**Text to read**
◇ ◇ ◇ ◇ ◇ ◇ ◇

BANGKOK (Reuters) - Thailand’s government is under growing pressure to cut its guaranteed price for rice which is so high exports have slumped, and even some farmers accept a cut might be needed, but it may find it politically hard to back down.
The government is paying farmers 15,000 baht ($490) per metric ton (1.1023 tons) for their rice and, since exporters are unable to find buyers at that level, it has ended up with about 12 million metric tons in state stockpiles, more than it exports in a good year.
Academics and analysts say a price of 10,000 to 12,000 baht may be more realistic and sustainable, but Prime Minister Yingluck Shinawatra and her Puea Thai party rode to electoral success on the back of the policy, securing the votes of agricultural workers who make up 40 percent of the workforce.
Adis Israngkura Na Ayudhaya, dean of the School of Development and Economics at the National Institute of Development Administration, says the scheme was always politically rather than economically motivated.

◇ ◇ ◇ ◇ ◇ ◇ ◇

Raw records
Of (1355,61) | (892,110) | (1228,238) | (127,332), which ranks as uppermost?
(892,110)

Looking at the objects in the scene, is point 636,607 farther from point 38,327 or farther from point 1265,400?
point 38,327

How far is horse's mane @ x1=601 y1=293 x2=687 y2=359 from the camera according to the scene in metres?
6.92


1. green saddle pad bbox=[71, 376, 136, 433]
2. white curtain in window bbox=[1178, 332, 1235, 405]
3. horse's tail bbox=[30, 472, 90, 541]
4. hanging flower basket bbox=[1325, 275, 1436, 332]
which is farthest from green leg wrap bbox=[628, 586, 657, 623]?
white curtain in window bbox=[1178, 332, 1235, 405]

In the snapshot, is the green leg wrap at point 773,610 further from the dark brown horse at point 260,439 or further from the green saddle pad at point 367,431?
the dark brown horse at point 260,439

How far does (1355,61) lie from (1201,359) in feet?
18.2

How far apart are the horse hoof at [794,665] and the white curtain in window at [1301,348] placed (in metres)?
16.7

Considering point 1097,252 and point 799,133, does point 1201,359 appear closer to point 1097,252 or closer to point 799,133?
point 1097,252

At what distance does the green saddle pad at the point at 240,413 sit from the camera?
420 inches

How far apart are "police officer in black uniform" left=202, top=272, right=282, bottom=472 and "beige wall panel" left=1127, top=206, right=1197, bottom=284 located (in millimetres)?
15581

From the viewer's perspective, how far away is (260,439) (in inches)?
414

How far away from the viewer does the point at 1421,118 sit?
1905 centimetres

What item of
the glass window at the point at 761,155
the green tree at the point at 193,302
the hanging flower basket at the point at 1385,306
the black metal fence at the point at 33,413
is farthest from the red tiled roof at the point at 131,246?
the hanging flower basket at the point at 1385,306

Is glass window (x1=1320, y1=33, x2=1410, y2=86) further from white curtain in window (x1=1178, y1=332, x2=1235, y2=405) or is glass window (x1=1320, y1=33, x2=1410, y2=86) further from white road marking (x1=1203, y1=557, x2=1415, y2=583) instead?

◇ ◇ ◇ ◇ ◇ ◇ ◇

**Task list**
1 – Copy the records word for word, from the line containing "In the snapshot, is" down through the end of the records.
2 – Write the next part of the report on Thailand's guaranteed rice price, picking up after its last sentence.

**Results for the exercise**
1 –
In the snapshot, is the green leg wrap at point 773,610 further from the dark brown horse at point 260,439 or further from the green saddle pad at point 367,431?
the dark brown horse at point 260,439

How far does (1355,61) lie from (1201,359) in feet?
18.2

How far apart are the horse hoof at [794,665] and the white curtain in window at [1301,348] placed (in metres)?
16.7

Considering point 1097,252 and point 799,133, does point 1201,359 appear closer to point 1097,252 or closer to point 799,133?
point 1097,252

At what distance does the green saddle pad at the point at 240,413 sit from the camera?
420 inches

How far apart are "police officer in black uniform" left=202, top=272, right=282, bottom=472 and "beige wall panel" left=1127, top=206, right=1197, bottom=284 located (in millimetres)?
15581

From the viewer's perspective, how far away is (260,439) (in inches)?
414

How far away from the viewer does the point at 1421,118 sit?
1905 centimetres

What item of
the glass window at the point at 761,155
the green tree at the point at 193,302
the hanging flower basket at the point at 1385,306
the black metal fence at the point at 33,413
is farthest from the red tiled roof at the point at 131,246?
the hanging flower basket at the point at 1385,306

Is glass window (x1=1320, y1=33, x2=1410, y2=86) further from white curtain in window (x1=1178, y1=332, x2=1235, y2=405) or is glass window (x1=1320, y1=33, x2=1410, y2=86) further from white road marking (x1=1203, y1=557, x2=1415, y2=583) instead?

2 –
“The government is using taxpayers’ money to buy votes. It’s not the welfare of the farmers they care about. It’s something they promised the public, an electoral thing, so at the next election they can say to people they kept their word,” he said.
Yingluck is the sister of Thaksin Shinawatra, a former telecoms tycoon who pioneered similar populist policies when he was prime minister, before being ousted by the military in 2006.
Thaksin remains hugely popular among rural people in the north and northeast and the urban poor, and is widely believed to be eyeing a return from self-imposed exile.
Finance Minister Kittirat Na Ranong argues that the rice policy will help the economy as it will boost consumer spending at a time when industry is suffering because of the global slowdown.
The International Monetary Fund (IMF), in a June report on Thailand, agreed that the government’s various fiscal stimulus policies were opportune but it also said income redistribution schemes, especially the rice program, needed to be monitored and adapted if necessary to contain costs.
The government is ignoring that advice. On Tuesday, it put the cost of rice intervention for the fiscal and crop year from October 2011 at 80 billion baht, a fifth of the projected budget deficit.
Public debt, as central bank Governor Prasarn Trairatvorakul noted this week, is not really a concern at 43 percent of gross domestic product. But it is on the rise, and both Prasarn and the IMF called for more efficiency in public expenditure.
Critics say the rice scheme could not be more inefficient: it helps middlemen, millers and rich land owners as much as poor farmers, it has caused an alarming slump in exports and the state is making huge losses, with little visible benefit.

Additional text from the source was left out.